SET EXERCISE
Copy the entries word for word, from the line containing "What is the" through the line containing "358 centimetres".

ROWS

--- Start ---

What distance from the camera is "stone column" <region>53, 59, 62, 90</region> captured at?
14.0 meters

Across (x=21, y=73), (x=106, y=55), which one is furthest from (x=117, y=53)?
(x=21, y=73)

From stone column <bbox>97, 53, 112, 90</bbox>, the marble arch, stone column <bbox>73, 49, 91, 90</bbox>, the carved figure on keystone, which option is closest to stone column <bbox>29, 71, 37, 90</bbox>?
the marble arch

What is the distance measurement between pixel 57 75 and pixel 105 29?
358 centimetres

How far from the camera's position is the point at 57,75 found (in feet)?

--- End ---
--- Start ---

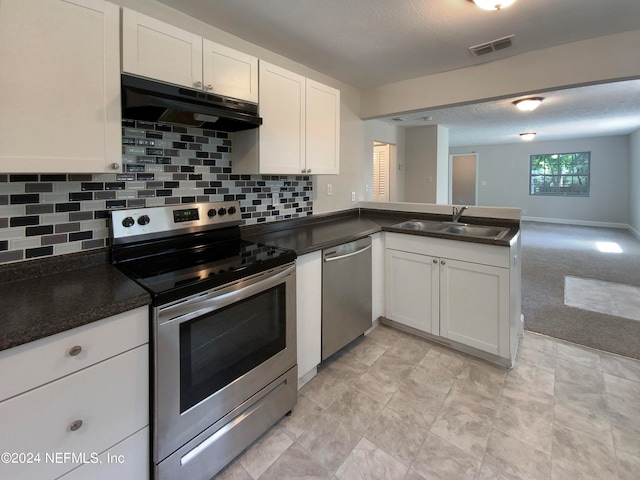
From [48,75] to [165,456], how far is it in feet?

--- End ---

CORRECT ANSWER
What is the distance measurement between pixel 57 75 and pixel 105 29?
358 centimetres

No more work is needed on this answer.